他说完,勾了勾手指,从府门外又走进来一人。
面容苍老,提着药箱。
却让李家家主在见到此人面容的那一刻,便眸色凝滞,脸色白上三分。
芮嬷嬷走上前,俯身跟司卿钰行礼之后,便冷着脸走向李太宰身侧。
“等等。”李家家主拦住她脚步,拱手跟司卿钰说着:“草民府中便有府医,就不必劳烦司督主的人屈尊出手了…”
“李家主,你,这是在拒绝本座?嗯?”司卿钰摩挲着指尖,敛眸,轻轻吹了吹。
他语调缓缓,慵懒至极,但是话语中满满都是不能拒绝的阴鸷味道。
“司督主,草民…”李家主面对司卿钰的气势,无疑是已经矮上了一大截。
他拧着眉拱手沉声:“还请司督主高抬贵手,莫强人所难…”
“呵呵。”司卿钰慵懒的抬手,撑着下颌,邪肆笑言:“巧了,本座最擅长的,便是这强人所难…”
一边是李太宰的病体垂危,一边是司卿钰的苦苦相逼。
李家主还来不及思考,便直接被芮嬷嬷赏了一针。
封住穴位,定在那。
口不能言,足不能行。
只能眼睁睁看着,芮嬷嬷走到李太宰身侧。
望闻问切,为他探脉检查…
多谢款待
李府。
厅外大雪纷飞,厅内如坠冰窟。
李家家主眼睁睁瞧着那个人靠进父亲,却无能为力阻止。
芮嬷嬷将药箱摆在李太宰头边,一手搭上他的脉象,另一只手则是翻看了一下他颓塌额眼皮。
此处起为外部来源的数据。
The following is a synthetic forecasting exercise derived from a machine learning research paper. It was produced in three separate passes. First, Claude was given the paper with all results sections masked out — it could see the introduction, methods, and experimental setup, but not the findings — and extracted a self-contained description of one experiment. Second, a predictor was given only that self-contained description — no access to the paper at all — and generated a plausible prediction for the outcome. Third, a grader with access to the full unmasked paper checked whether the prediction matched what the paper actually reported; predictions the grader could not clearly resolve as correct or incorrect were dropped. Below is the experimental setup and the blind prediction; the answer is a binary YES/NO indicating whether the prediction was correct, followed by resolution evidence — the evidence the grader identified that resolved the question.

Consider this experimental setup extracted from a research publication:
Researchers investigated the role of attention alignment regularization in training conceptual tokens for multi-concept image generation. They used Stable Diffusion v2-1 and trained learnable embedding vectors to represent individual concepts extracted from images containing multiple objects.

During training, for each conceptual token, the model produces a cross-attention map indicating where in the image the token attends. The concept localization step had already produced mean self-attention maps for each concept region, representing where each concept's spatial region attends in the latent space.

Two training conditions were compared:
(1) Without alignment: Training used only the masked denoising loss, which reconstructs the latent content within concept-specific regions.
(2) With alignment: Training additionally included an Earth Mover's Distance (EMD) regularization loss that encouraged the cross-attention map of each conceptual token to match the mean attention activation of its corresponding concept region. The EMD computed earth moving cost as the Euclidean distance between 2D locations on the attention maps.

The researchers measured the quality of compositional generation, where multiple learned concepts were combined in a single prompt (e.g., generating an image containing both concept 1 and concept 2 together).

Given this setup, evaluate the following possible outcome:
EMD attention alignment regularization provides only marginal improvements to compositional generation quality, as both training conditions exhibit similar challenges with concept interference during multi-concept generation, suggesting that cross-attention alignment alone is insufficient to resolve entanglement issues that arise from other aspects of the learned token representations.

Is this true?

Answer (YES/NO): NO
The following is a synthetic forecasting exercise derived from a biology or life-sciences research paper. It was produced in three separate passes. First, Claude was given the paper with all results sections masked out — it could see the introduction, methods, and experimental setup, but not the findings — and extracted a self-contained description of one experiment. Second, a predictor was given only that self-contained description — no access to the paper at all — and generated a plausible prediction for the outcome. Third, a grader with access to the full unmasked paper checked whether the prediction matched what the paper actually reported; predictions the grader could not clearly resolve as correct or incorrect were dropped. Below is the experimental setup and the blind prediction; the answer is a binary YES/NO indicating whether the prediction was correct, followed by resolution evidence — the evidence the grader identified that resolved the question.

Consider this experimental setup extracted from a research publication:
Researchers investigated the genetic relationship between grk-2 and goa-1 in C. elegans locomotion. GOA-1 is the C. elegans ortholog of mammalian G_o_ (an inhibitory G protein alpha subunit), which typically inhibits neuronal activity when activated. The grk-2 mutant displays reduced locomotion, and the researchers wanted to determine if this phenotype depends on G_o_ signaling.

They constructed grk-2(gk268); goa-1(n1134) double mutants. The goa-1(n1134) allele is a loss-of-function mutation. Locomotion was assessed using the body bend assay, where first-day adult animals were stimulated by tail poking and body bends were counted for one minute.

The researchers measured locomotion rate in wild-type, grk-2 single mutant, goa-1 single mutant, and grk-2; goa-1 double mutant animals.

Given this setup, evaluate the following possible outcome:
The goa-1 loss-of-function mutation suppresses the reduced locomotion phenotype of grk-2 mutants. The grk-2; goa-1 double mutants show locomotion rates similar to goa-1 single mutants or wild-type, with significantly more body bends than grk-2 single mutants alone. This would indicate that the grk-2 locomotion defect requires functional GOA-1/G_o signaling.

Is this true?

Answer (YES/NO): YES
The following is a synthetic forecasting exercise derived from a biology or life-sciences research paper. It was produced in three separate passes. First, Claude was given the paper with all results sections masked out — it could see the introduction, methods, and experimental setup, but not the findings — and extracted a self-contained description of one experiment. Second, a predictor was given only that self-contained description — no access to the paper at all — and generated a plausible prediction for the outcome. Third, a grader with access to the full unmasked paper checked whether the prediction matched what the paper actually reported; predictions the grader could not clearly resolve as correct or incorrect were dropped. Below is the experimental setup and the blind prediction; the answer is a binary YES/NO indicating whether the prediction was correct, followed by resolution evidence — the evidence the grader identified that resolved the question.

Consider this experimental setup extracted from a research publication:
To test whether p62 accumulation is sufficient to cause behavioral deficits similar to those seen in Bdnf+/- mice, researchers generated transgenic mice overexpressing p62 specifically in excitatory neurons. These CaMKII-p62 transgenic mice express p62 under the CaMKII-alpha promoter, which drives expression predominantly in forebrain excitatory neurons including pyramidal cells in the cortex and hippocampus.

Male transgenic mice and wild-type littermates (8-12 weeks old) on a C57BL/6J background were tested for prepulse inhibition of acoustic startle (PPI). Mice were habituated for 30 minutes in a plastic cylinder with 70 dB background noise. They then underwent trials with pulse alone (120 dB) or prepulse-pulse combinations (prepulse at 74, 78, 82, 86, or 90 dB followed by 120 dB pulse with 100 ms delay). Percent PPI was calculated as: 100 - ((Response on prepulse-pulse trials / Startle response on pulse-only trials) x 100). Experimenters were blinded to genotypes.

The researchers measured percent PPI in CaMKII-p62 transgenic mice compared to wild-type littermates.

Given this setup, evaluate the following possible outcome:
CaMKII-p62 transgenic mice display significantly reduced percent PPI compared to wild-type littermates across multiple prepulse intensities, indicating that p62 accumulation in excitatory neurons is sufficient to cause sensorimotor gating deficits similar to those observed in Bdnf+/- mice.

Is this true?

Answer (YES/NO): YES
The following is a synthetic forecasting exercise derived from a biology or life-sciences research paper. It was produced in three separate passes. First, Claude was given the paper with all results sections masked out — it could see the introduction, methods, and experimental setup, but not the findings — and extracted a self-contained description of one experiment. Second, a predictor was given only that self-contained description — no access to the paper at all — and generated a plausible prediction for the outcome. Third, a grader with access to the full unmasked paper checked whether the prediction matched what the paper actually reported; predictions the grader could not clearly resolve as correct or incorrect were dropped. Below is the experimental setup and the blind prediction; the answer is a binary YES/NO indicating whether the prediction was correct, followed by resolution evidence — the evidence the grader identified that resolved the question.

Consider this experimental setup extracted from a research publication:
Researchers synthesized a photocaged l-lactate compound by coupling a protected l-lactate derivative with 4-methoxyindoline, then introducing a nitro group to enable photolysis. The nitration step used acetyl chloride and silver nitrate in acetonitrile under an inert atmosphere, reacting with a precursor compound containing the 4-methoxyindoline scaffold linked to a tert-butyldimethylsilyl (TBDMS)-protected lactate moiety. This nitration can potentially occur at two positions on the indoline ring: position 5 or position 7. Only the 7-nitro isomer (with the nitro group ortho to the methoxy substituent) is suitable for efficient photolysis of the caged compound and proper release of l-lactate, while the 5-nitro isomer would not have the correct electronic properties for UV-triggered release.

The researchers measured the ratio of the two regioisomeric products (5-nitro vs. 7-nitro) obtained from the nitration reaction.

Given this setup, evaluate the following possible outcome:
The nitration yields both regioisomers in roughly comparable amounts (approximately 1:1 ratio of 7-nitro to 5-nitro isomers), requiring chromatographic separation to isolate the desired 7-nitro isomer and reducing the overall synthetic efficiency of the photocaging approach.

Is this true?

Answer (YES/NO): NO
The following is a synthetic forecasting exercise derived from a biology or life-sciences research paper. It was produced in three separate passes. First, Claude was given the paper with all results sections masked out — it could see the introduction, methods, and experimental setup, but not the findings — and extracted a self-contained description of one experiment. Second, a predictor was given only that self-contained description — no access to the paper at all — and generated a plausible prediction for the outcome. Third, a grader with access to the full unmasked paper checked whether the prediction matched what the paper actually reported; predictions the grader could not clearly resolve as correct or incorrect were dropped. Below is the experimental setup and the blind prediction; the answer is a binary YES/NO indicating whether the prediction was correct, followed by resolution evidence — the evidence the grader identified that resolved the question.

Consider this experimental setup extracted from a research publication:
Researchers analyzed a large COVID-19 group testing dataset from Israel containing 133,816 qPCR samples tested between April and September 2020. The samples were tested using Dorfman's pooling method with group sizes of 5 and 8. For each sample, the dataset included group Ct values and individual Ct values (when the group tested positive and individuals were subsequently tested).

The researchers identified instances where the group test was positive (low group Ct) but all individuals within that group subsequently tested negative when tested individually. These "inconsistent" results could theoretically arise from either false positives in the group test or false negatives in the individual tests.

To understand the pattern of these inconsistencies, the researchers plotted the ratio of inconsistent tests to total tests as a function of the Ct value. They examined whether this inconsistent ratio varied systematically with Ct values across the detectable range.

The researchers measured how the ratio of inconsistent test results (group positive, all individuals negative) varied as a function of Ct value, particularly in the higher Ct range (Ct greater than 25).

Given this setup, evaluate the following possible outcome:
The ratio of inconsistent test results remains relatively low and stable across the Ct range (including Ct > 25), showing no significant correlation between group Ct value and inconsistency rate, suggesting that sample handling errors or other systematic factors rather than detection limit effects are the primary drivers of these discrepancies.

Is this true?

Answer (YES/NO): NO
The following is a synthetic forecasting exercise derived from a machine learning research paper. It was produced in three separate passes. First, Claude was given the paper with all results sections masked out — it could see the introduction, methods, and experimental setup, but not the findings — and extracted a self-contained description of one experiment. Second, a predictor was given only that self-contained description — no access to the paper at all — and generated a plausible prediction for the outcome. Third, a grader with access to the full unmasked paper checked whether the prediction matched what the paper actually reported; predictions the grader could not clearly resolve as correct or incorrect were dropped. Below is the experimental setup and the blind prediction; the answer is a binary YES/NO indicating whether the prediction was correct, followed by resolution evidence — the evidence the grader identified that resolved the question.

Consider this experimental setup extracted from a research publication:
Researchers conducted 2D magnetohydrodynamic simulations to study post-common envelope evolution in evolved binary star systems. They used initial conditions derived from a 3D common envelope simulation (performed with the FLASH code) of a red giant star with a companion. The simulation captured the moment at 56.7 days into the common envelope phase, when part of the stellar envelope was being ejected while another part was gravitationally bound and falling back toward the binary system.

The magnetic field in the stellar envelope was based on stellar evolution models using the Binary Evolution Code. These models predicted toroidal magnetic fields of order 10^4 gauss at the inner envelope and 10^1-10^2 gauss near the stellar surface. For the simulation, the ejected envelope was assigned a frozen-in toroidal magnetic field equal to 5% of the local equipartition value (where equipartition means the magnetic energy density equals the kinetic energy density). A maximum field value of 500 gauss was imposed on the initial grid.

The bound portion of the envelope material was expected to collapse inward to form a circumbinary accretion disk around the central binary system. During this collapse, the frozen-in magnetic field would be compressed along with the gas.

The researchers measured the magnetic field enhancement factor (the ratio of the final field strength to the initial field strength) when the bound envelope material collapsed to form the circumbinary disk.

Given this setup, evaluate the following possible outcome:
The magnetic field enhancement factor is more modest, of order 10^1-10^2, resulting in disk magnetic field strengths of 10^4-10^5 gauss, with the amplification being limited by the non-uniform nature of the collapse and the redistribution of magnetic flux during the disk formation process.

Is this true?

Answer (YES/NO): YES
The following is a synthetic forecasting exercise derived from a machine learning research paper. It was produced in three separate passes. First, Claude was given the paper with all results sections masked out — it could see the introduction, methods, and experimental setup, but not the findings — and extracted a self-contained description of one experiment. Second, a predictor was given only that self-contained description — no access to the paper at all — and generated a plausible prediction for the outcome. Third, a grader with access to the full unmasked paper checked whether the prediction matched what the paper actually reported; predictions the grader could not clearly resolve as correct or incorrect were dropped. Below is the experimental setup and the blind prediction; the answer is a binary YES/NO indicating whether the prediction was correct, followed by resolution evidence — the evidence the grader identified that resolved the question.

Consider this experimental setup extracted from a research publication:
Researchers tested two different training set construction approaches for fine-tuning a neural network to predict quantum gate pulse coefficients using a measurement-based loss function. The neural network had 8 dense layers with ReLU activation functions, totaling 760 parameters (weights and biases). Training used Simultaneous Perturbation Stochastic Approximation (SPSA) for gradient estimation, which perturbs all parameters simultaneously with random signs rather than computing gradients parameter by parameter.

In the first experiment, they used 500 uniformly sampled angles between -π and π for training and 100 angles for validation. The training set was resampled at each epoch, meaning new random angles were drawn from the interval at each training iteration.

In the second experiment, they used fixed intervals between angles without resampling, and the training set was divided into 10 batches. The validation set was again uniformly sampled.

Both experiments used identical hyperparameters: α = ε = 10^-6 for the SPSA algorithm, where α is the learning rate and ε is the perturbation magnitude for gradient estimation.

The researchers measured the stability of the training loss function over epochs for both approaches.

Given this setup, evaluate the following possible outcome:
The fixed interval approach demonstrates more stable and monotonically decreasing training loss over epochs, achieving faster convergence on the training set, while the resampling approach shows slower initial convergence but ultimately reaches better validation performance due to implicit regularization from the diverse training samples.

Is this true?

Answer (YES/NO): NO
司卿钰则是斜倚在主位上,指尖毫无节奏的在桌案轻轻敲着。
这一次李家撞进手里,如此自作聪明,将这老家伙请出山,倒也省得他另外费心思去将人偷出来了。
之前从芮嬷嬷那借了皇后出来,却没能完好还回去。
所以,他很好心的从李家再选一个…
李家李太宰,两朝重臣,李家举足轻重的掌权举事人。
李家表面上虽是这李家家主,实则,事无巨细都要这老东西拍板定案。
大到派系站队,小到子女迎亲,甚至族中小辈的从文习武以及入朝从商都要管…
当初皇后入宫,便是他做主的。
还有安排芮嬷嬷随行,也是他吩咐的。
所以,他废了一个皇后,还芮嬷嬷一个李太宰,倒也不算太廉价…
芮嬷嬷探脉之后,从药箱中取出随身携带的纸笔。
落下:此人患有严重心疾多年,并且眸色浑浊,舌苔泛黄,应该是常年服药所致。如今又因为怒急攻心,心绪不稳,引发心悸,要救几成?